Items from a data source:
● ● ● ● ● ● ●
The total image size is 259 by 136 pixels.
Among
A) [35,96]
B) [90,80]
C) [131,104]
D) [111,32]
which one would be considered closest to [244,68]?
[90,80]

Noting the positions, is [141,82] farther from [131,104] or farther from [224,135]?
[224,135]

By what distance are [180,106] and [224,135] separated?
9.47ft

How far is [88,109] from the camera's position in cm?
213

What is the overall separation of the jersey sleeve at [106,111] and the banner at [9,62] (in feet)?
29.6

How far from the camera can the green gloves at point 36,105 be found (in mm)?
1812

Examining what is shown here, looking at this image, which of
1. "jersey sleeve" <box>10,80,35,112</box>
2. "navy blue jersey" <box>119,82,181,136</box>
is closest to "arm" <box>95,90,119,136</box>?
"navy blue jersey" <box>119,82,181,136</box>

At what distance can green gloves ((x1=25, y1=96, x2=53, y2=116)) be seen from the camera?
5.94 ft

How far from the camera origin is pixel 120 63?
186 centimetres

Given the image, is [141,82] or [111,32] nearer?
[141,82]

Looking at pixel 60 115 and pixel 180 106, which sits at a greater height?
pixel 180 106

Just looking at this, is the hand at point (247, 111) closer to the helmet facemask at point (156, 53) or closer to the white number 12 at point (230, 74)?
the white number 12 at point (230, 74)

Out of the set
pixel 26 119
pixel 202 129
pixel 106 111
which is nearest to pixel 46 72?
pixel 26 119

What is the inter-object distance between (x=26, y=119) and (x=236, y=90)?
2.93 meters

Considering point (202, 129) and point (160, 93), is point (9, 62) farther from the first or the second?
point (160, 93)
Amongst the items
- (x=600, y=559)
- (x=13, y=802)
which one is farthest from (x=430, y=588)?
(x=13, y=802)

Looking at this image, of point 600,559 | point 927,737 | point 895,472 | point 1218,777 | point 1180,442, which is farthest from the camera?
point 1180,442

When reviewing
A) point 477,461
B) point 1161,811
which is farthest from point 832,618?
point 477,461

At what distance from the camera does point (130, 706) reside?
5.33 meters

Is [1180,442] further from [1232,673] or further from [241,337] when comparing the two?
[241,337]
● ● ● ● ● ● ●
■ **GOAL OF THE EXERCISE**
Turn the lines of the entries into a numbered list, starting at the line that contains "Out of the set" and ending at the final line of the entries. Leave out blank lines.

■ **RESPONSE BELOW**
1. Out of the set
2. pixel 26 119
3. pixel 202 129
4. pixel 106 111
5. which is nearest to pixel 46 72?
6. pixel 26 119
7. What is the inter-object distance between (x=26, y=119) and (x=236, y=90)?
8. 2.93 meters
9. Considering point (202, 129) and point (160, 93), is point (9, 62) farther from the first or the second?
10. point (160, 93)
11. Amongst the items
12. - (x=600, y=559)
13. - (x=13, y=802)
14. which one is farthest from (x=430, y=588)?
15. (x=13, y=802)
16. Looking at this image, of point 600,559 | point 927,737 | point 895,472 | point 1218,777 | point 1180,442, which is farthest from the camera?
17. point 1180,442
18. When reviewing
19. A) point 477,461
20. B) point 1161,811
21. which is farthest from point 832,618?
22. point 477,461
23. At what distance from the camera does point (130, 706) reside?
24. 5.33 meters
25. Is [1180,442] further from [1232,673] or further from [241,337] when comparing the two?
26. [241,337]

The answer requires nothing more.